(Data listing)
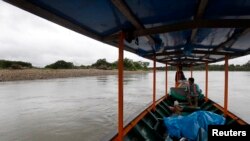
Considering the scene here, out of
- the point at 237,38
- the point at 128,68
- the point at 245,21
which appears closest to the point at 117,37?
the point at 245,21

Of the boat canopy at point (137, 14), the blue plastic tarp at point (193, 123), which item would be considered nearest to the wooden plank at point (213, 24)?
the boat canopy at point (137, 14)

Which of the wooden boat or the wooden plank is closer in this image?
the wooden boat

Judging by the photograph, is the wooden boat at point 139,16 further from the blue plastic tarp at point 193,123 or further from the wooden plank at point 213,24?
the blue plastic tarp at point 193,123

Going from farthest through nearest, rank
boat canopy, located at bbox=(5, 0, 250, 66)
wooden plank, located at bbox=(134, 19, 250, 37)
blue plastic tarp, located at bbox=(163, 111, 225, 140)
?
blue plastic tarp, located at bbox=(163, 111, 225, 140) < wooden plank, located at bbox=(134, 19, 250, 37) < boat canopy, located at bbox=(5, 0, 250, 66)

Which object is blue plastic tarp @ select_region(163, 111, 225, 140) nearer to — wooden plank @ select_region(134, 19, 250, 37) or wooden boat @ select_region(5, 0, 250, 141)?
wooden boat @ select_region(5, 0, 250, 141)

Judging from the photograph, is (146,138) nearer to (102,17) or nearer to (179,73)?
(102,17)

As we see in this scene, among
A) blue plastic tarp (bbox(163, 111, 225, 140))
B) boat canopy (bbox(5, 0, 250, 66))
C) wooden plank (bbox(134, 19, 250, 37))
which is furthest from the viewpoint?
blue plastic tarp (bbox(163, 111, 225, 140))

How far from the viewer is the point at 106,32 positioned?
3258 mm

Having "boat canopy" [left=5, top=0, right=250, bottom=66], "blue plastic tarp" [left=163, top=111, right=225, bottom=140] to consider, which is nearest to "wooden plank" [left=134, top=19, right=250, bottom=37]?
"boat canopy" [left=5, top=0, right=250, bottom=66]

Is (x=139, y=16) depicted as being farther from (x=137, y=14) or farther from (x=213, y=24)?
(x=213, y=24)

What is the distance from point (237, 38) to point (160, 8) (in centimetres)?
192

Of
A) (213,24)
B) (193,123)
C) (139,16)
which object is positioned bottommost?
(193,123)

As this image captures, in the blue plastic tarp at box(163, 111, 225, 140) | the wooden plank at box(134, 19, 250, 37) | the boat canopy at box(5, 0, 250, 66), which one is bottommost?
the blue plastic tarp at box(163, 111, 225, 140)

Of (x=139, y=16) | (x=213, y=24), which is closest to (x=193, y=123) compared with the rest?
(x=213, y=24)
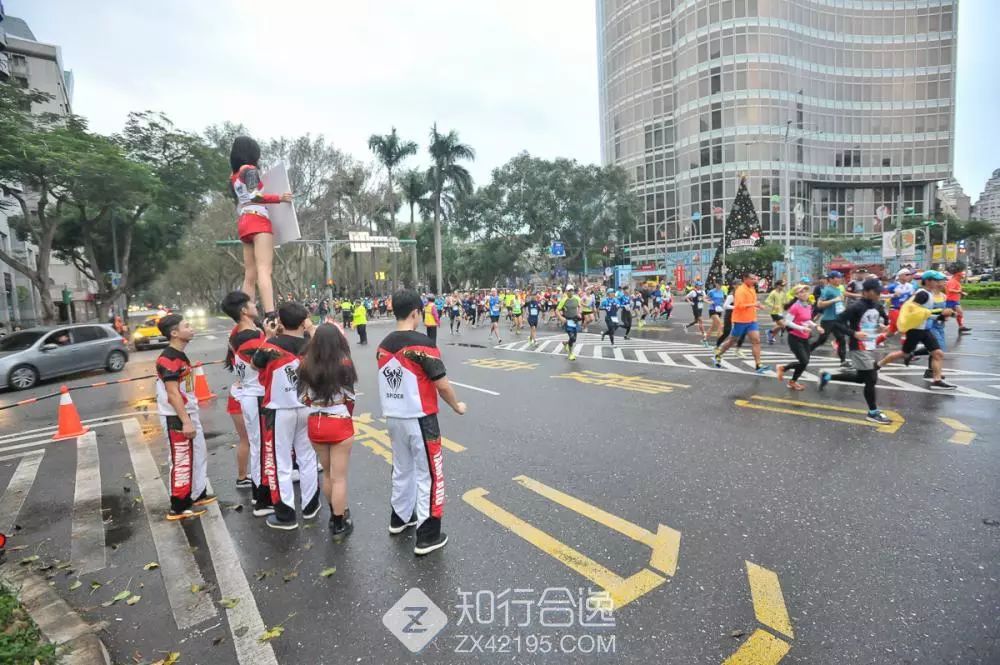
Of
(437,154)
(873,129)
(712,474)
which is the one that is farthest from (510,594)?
(873,129)

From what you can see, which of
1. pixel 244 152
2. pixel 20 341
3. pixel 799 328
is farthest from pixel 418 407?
A: pixel 20 341

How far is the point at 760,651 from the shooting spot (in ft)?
8.53

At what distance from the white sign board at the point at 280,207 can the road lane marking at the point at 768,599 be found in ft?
17.4

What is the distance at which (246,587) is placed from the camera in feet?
11.0

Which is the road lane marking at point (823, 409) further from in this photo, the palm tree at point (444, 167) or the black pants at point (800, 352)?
the palm tree at point (444, 167)

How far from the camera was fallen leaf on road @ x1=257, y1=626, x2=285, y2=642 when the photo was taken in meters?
2.83

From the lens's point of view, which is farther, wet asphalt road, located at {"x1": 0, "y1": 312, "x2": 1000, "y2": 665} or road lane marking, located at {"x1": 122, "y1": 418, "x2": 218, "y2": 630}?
road lane marking, located at {"x1": 122, "y1": 418, "x2": 218, "y2": 630}

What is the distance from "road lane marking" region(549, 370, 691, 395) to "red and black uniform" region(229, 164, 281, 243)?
6.09 metres

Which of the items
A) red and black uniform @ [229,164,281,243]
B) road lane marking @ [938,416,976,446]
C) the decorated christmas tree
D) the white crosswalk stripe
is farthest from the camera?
the decorated christmas tree

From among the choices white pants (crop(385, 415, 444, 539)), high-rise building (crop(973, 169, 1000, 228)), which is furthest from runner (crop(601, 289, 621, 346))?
high-rise building (crop(973, 169, 1000, 228))

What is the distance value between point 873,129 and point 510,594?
68.8m

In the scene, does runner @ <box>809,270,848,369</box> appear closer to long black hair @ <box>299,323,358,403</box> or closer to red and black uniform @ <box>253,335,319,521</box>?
long black hair @ <box>299,323,358,403</box>

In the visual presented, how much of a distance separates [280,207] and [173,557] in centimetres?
366

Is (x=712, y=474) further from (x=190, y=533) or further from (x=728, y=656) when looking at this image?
(x=190, y=533)
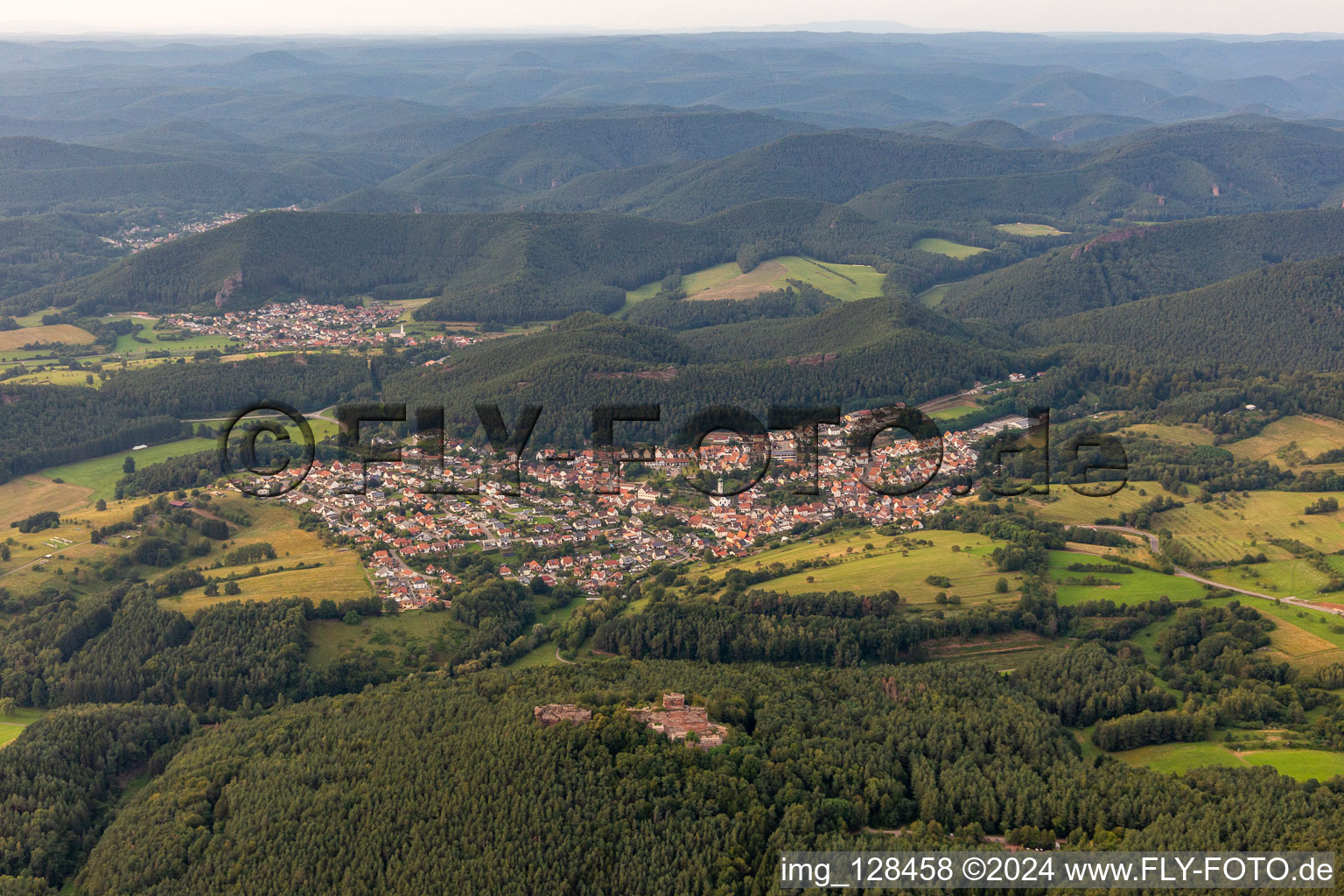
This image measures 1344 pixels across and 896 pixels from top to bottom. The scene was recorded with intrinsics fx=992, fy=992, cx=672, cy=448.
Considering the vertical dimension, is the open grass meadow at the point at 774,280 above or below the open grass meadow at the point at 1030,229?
below

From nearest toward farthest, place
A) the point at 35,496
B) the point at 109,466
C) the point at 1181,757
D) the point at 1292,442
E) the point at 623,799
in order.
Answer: the point at 623,799
the point at 1181,757
the point at 35,496
the point at 109,466
the point at 1292,442

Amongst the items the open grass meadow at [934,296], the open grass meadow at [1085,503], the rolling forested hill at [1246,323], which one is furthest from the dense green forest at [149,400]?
the rolling forested hill at [1246,323]

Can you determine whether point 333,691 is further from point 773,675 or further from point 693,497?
point 693,497

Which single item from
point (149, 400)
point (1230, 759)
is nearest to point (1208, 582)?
point (1230, 759)

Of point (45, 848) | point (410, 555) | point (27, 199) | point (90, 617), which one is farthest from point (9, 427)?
point (27, 199)

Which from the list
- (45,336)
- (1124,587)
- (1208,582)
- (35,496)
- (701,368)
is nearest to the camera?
(1124,587)

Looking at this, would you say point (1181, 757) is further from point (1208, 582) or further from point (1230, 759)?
point (1208, 582)

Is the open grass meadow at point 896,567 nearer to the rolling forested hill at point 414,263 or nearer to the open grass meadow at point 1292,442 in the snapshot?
the open grass meadow at point 1292,442
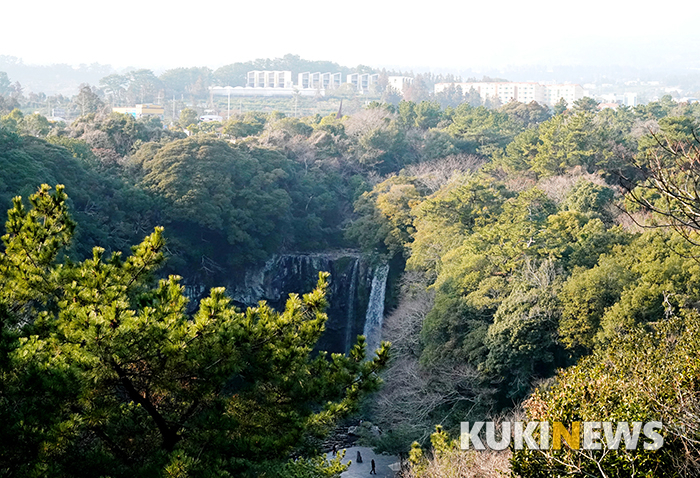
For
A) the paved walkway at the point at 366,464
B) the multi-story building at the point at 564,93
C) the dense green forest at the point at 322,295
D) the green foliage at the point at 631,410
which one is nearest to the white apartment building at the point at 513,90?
the multi-story building at the point at 564,93

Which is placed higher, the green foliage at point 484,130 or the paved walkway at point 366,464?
the green foliage at point 484,130

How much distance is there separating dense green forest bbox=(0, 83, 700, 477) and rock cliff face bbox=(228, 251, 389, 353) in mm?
763

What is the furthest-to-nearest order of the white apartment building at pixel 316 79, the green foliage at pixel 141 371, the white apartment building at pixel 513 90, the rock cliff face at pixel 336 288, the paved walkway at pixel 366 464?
the white apartment building at pixel 513 90 < the white apartment building at pixel 316 79 < the rock cliff face at pixel 336 288 < the paved walkway at pixel 366 464 < the green foliage at pixel 141 371

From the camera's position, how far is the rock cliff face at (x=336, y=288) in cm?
2389

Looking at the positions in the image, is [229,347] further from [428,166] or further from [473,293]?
[428,166]

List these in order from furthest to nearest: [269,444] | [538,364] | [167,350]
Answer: [538,364] → [269,444] → [167,350]

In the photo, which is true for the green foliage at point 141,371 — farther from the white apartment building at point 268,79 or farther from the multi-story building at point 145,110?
the white apartment building at point 268,79

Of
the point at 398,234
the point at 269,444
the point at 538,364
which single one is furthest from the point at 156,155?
the point at 269,444

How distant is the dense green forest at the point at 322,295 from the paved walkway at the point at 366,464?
1.04m

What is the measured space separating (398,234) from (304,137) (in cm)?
1076

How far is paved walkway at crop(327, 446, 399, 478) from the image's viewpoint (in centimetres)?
1562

Problem details:
Turn the listing above into a numbered list with one entry per line, skipping blank lines and leaving out the pictures.

Exercise response:
1. Considering the scene here, out of
2. - the point at 237,38
3. - the point at 128,68
4. - the point at 245,21
5. which appears closest to the point at 117,37?
6. the point at 245,21
7. Of the boat canopy at point (137, 14), the blue plastic tarp at point (193, 123), which item would be considered nearest to the wooden plank at point (213, 24)?
8. the boat canopy at point (137, 14)
9. Which of the wooden boat or the wooden plank is closer in this image?
10. the wooden boat
11. Judging by the photograph, is the wooden boat at point 139,16 further from the blue plastic tarp at point 193,123 or further from the wooden plank at point 213,24?
12. the blue plastic tarp at point 193,123
13. Going from farthest through nearest, rank
14. boat canopy, located at bbox=(5, 0, 250, 66)
15. wooden plank, located at bbox=(134, 19, 250, 37)
16. blue plastic tarp, located at bbox=(163, 111, 225, 140)
17. ?
18. blue plastic tarp, located at bbox=(163, 111, 225, 140) < wooden plank, located at bbox=(134, 19, 250, 37) < boat canopy, located at bbox=(5, 0, 250, 66)
19. Which object is blue plastic tarp @ select_region(163, 111, 225, 140) nearer to — wooden plank @ select_region(134, 19, 250, 37) or wooden boat @ select_region(5, 0, 250, 141)?
20. wooden boat @ select_region(5, 0, 250, 141)
21. Judging from the photograph, is (146,138) nearer to (102,17) or nearer to (179,73)?
22. (102,17)
23. As we see in this scene, among
24. A) blue plastic tarp (bbox(163, 111, 225, 140))
25. B) boat canopy (bbox(5, 0, 250, 66))
26. C) wooden plank (bbox(134, 19, 250, 37))
27. which is furthest from the viewpoint?
28. blue plastic tarp (bbox(163, 111, 225, 140))
29. How far from the viewer is the point at 106,32 positioned?
30. 3258 mm
31. Having "boat canopy" [left=5, top=0, right=250, bottom=66], "blue plastic tarp" [left=163, top=111, right=225, bottom=140] to consider, which is nearest to "wooden plank" [left=134, top=19, right=250, bottom=37]?
32. "boat canopy" [left=5, top=0, right=250, bottom=66]
33. Is (x=139, y=16) depicted as being farther from (x=137, y=14) or farther from (x=213, y=24)?
34. (x=213, y=24)
35. What is the distance from point (237, 38) to point (160, 8) (in centimetres)?
36. 192
37. Of
38. A) (213,24)
39. B) (193,123)
40. C) (139,16)
41. which object is positioned bottommost?
42. (193,123)
43. As this image captures, in the blue plastic tarp at box(163, 111, 225, 140) | the wooden plank at box(134, 19, 250, 37) | the boat canopy at box(5, 0, 250, 66), which one is bottommost?
44. the blue plastic tarp at box(163, 111, 225, 140)
45. Of (x=139, y=16) | (x=213, y=24), which is closest to (x=193, y=123) compared with the rest?
46. (x=213, y=24)
47. Of
48. (437,154)
49. (873,129)
50. (712,474)
51. which is the one that is farthest from (510,594)?
52. (873,129)
53. From what you can see, which of
54. 1. pixel 244 152
55. 2. pixel 20 341
56. 3. pixel 799 328
57. is farthest from pixel 418 407?
58. A: pixel 20 341
59. How far is the point at 760,651 from the shooting spot (in ft)?
60. 8.53
61. At what distance from the white sign board at the point at 280,207 can the road lane marking at the point at 768,599 be found in ft?
62. 17.4
63. What is the distance at which (246,587) is placed from the camera in feet?
64. 11.0
65. Which is the road lane marking at point (823, 409) further from in this photo, the palm tree at point (444, 167) or the black pants at point (800, 352)?
66. the palm tree at point (444, 167)
67. How far from the camera was fallen leaf on road @ x1=257, y1=626, x2=285, y2=642 when the photo was taken in meters?
68. 2.83
69. From the lens's point of view, which is farther, wet asphalt road, located at {"x1": 0, "y1": 312, "x2": 1000, "y2": 665} or road lane marking, located at {"x1": 122, "y1": 418, "x2": 218, "y2": 630}?
70. road lane marking, located at {"x1": 122, "y1": 418, "x2": 218, "y2": 630}
71. What is the distance from "road lane marking" region(549, 370, 691, 395) to "red and black uniform" region(229, 164, 281, 243)?
72. 6.09 metres
73. Which of the items
74. A) red and black uniform @ [229,164,281,243]
75. B) road lane marking @ [938,416,976,446]
76. C) the decorated christmas tree
77. D) the white crosswalk stripe
78. is farthest from the camera?
79. the decorated christmas tree
80. From among the choices white pants (crop(385, 415, 444, 539)), high-rise building (crop(973, 169, 1000, 228)), which is furthest from runner (crop(601, 289, 621, 346))?
81. high-rise building (crop(973, 169, 1000, 228))
82. What is the distance value between point 873,129 and point 510,594?
83. 68.8m
84. In the scene, does runner @ <box>809,270,848,369</box> appear closer to long black hair @ <box>299,323,358,403</box> or closer to red and black uniform @ <box>253,335,319,521</box>?
85. long black hair @ <box>299,323,358,403</box>
86. In the visual presented, how much of a distance separates [280,207] and [173,557] in centimetres?
87. 366
88. Is (x=712, y=474) further from (x=190, y=533) or further from (x=728, y=656) when looking at this image?
89. (x=190, y=533)
90. This image measures 1344 pixels across and 896 pixels from top to bottom. The scene was recorded with intrinsics fx=992, fy=992, cx=672, cy=448.
91. Considering the vertical dimension, is the open grass meadow at the point at 774,280 above or below the open grass meadow at the point at 1030,229?
92. below
93. From nearest toward farthest, place
94. A) the point at 35,496
95. B) the point at 109,466
96. C) the point at 1181,757
97. D) the point at 1292,442
98. E) the point at 623,799
99. in order.
100. Answer: the point at 623,799
101. the point at 1181,757
102. the point at 35,496
103. the point at 109,466
104. the point at 1292,442
105. Amongst the items the open grass meadow at [934,296], the open grass meadow at [1085,503], the rolling forested hill at [1246,323], which one is furthest from the dense green forest at [149,400]?
106. the rolling forested hill at [1246,323]
107. Can you determine whether point 333,691 is further from point 773,675 or further from point 693,497?
108. point 693,497
109. Which single item from
110. point (149, 400)
111. point (1230, 759)
112. is nearest to point (1208, 582)?
113. point (1230, 759)
114. Of point (45, 848) | point (410, 555) | point (27, 199) | point (90, 617), which one is farthest from point (9, 427)?
115. point (27, 199)
116. Which from the list
117. - (45,336)
118. - (1124,587)
119. - (1208,582)
120. - (35,496)
121. - (701,368)
122. is nearest to the camera?
123. (1124,587)
124. Looking at this, would you say point (1181, 757) is further from point (1208, 582) or further from point (1230, 759)?
125. point (1208, 582)
126. Is the open grass meadow at point 896,567 nearer to the rolling forested hill at point 414,263 or nearer to the open grass meadow at point 1292,442 in the snapshot?
127. the open grass meadow at point 1292,442
128. For
129. A) the paved walkway at the point at 366,464
130. B) the multi-story building at the point at 564,93
131. C) the dense green forest at the point at 322,295
132. D) the green foliage at the point at 631,410
133. which one is nearest to the white apartment building at the point at 513,90?
134. the multi-story building at the point at 564,93
135. Which is placed higher, the green foliage at point 484,130 or the paved walkway at point 366,464?
136. the green foliage at point 484,130
137. How much distance is there separating dense green forest bbox=(0, 83, 700, 477) and rock cliff face bbox=(228, 251, 389, 353) in mm?
138. 763
139. What is the furthest-to-nearest order of the white apartment building at pixel 316 79, the green foliage at pixel 141 371, the white apartment building at pixel 513 90, the rock cliff face at pixel 336 288, the paved walkway at pixel 366 464?
140. the white apartment building at pixel 513 90 < the white apartment building at pixel 316 79 < the rock cliff face at pixel 336 288 < the paved walkway at pixel 366 464 < the green foliage at pixel 141 371
141. From the camera's position, how far is the rock cliff face at (x=336, y=288) in cm?
142. 2389
143. Looking at the positions in the image, is [229,347] further from [428,166] or further from [473,293]?
144. [428,166]
145. List these in order from furthest to nearest: [269,444] | [538,364] | [167,350]
146. Answer: [538,364] → [269,444] → [167,350]
147. In the photo, which is true for the green foliage at point 141,371 — farther from the white apartment building at point 268,79 or farther from the multi-story building at point 145,110?
148. the white apartment building at point 268,79
149. Of
150. the point at 398,234
151. the point at 269,444
152. the point at 538,364
153. which single one is furthest from the point at 156,155?
154. the point at 269,444
155. How distant is the dense green forest at the point at 322,295 from the paved walkway at the point at 366,464?
156. 1.04m
157. What is the measured space separating (398,234) from (304,137) (in cm)?
158. 1076
159. How far is paved walkway at crop(327, 446, 399, 478) from the image's viewpoint (in centimetres)?
160. 1562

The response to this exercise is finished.